Step 3: Evaluate Current State
Agent asks:
"To assess whether this pricing change makes sense, I need your current baseline:
Current metrics:
- MRR or ARR: $___
- Number of customers: ___
- ARPU/ARPA: $___
- Monthly churn rate: ___%
- NRR: ___%
- CAC: $___
- LTV: $___
Growth context:
- Current growth rate: ___% MoM or YoY
- Target growth rate: ___%
Competitive context:
- Are you priced below, at, or above market?
- Competitive pressure: (low, medium, high)"
Step 4: Deliver Recommendations
Agent synthesizes:
- Revenue impact (ARPU lift × customer base)
- Conversion impact (new customers affected)
- Churn impact (existing customers affected)
- Net revenue impact
- CAC payback impact
- Risk assessment
Agent offers 3-4 recommendations:
Recommendation Pattern 1: Implement Broadly
When:
- Net revenue impact clearly positive (>10% ARPU lift, <5% churn risk)
- Minimal conversion impact
- Strong value justification
Recommendation:
"Implement this pricing change — Strong financial case
Revenue Impact:
- Current MRR: $___
- ARPU lift: ___% ($current → $new)
- Expected MRR increase: +$/month (+%)
Churn Risk: Low
- Expected churn increase: ___% → % (+% points)
- Churn-driven MRR loss: -$___/month
- Net MRR impact: +$___/month ✅
Conversion Impact:
- Current conversion: ___%
- Expected conversion: % (% change)
- Impact on new customer acquisition: [minimal / manageable]
CAC Payback Impact:
- Current payback: ___ months
- New payback: ___ months (faster due to higher ARPU)

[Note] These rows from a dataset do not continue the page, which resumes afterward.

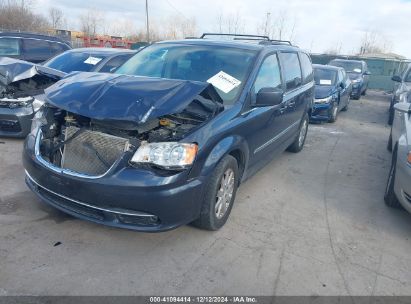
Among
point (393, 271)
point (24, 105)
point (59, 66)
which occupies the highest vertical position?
point (59, 66)

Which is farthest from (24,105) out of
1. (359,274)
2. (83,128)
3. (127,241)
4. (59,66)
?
(359,274)

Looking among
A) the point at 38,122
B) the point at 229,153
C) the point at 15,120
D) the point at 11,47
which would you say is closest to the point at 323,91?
the point at 229,153

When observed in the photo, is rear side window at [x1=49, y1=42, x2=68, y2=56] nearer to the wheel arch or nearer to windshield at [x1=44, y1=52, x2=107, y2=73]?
windshield at [x1=44, y1=52, x2=107, y2=73]

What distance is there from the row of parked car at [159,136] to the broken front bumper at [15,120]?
2351mm

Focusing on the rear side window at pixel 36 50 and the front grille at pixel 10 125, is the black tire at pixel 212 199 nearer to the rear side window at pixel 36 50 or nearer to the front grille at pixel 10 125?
the front grille at pixel 10 125

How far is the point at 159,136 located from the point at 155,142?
0.09 metres

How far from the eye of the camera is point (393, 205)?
4312 millimetres

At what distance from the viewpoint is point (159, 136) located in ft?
9.73

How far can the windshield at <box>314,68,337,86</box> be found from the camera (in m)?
9.70

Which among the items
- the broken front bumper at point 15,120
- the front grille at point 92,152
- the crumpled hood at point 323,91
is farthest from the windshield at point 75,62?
the crumpled hood at point 323,91

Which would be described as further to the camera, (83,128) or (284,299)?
(83,128)

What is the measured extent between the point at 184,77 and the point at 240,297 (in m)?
2.38

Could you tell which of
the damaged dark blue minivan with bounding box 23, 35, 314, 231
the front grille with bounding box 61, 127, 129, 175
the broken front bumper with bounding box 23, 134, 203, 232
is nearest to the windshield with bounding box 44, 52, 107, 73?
the damaged dark blue minivan with bounding box 23, 35, 314, 231

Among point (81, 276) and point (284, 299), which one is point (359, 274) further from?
point (81, 276)
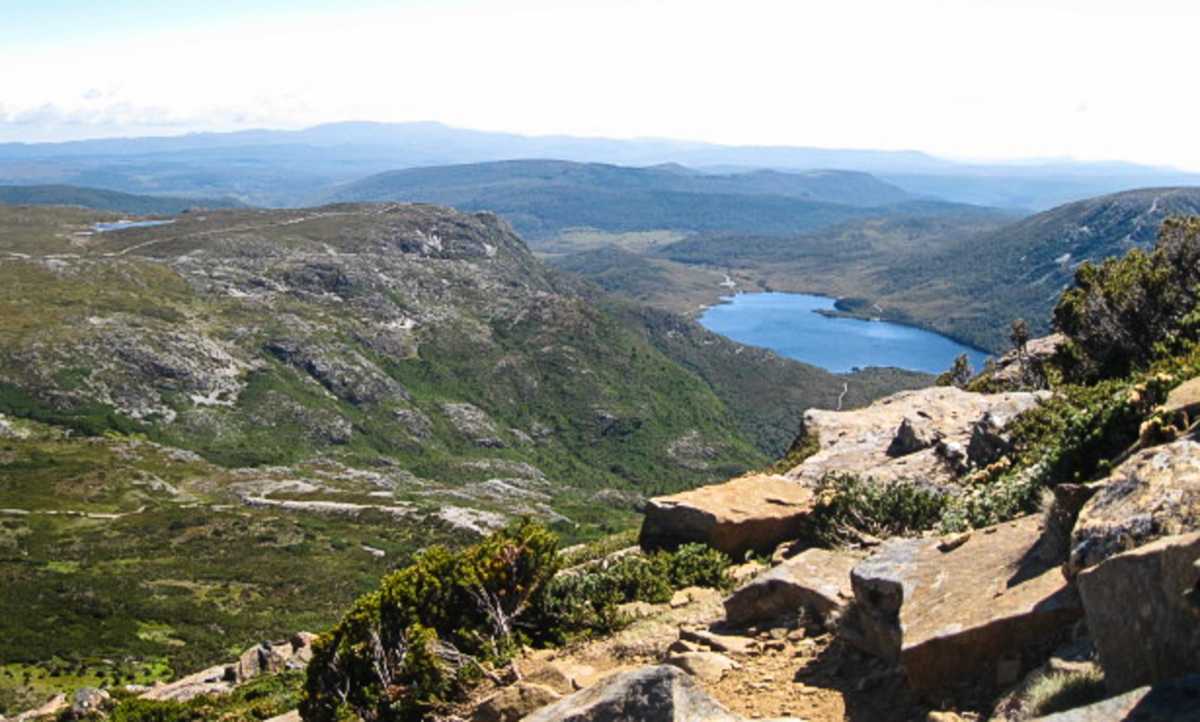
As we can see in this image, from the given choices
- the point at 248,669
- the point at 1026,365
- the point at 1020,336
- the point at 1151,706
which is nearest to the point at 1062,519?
the point at 1151,706

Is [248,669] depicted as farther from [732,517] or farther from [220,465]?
[220,465]

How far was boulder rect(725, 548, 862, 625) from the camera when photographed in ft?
38.5

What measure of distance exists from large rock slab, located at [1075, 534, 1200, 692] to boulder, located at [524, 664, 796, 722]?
3.02m

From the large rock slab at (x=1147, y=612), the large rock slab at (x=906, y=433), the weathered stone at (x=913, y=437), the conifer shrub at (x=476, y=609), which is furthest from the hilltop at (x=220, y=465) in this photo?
the large rock slab at (x=1147, y=612)

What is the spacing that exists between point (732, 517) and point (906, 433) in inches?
351

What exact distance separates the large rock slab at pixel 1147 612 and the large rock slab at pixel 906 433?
452 inches

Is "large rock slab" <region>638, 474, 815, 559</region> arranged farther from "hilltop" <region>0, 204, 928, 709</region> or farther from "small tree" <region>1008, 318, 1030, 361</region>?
"hilltop" <region>0, 204, 928, 709</region>

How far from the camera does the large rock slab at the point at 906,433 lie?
19797 millimetres

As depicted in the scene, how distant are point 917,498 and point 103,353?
6607 inches

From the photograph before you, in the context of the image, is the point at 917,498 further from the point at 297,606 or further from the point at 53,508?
the point at 53,508

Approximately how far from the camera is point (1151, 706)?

Why this works: [Specific reasoning based on numbers]
How to implement:
- Grandfather existing customers (if raising prices)
- Protect current base from churn
- New pricing for new customers only
- Communicate value
- Emphasize features, outcomes, ROI
- Justify price with value delivered
- Monitor metrics (first 30-60 days)
- Conversion rate (should stay within ___%)
- Churn rate (should stay <___%)
- Customer feedback
Expected timeline:
- Month 1: +$___ MRR from new customers
- Month 3: +$___ MRR (cumulative)
- Month 6: +$___ MRR
- Year 1: +$___ ARR
Success criteria:
- Conversion rate stays >___%
- Churn rate stays <___%
- NRR improves to >___%"
Recommendation Pattern 2: Test First (A/B Test)
When:
- Uncertain impact (wide range between conservative and optimistic)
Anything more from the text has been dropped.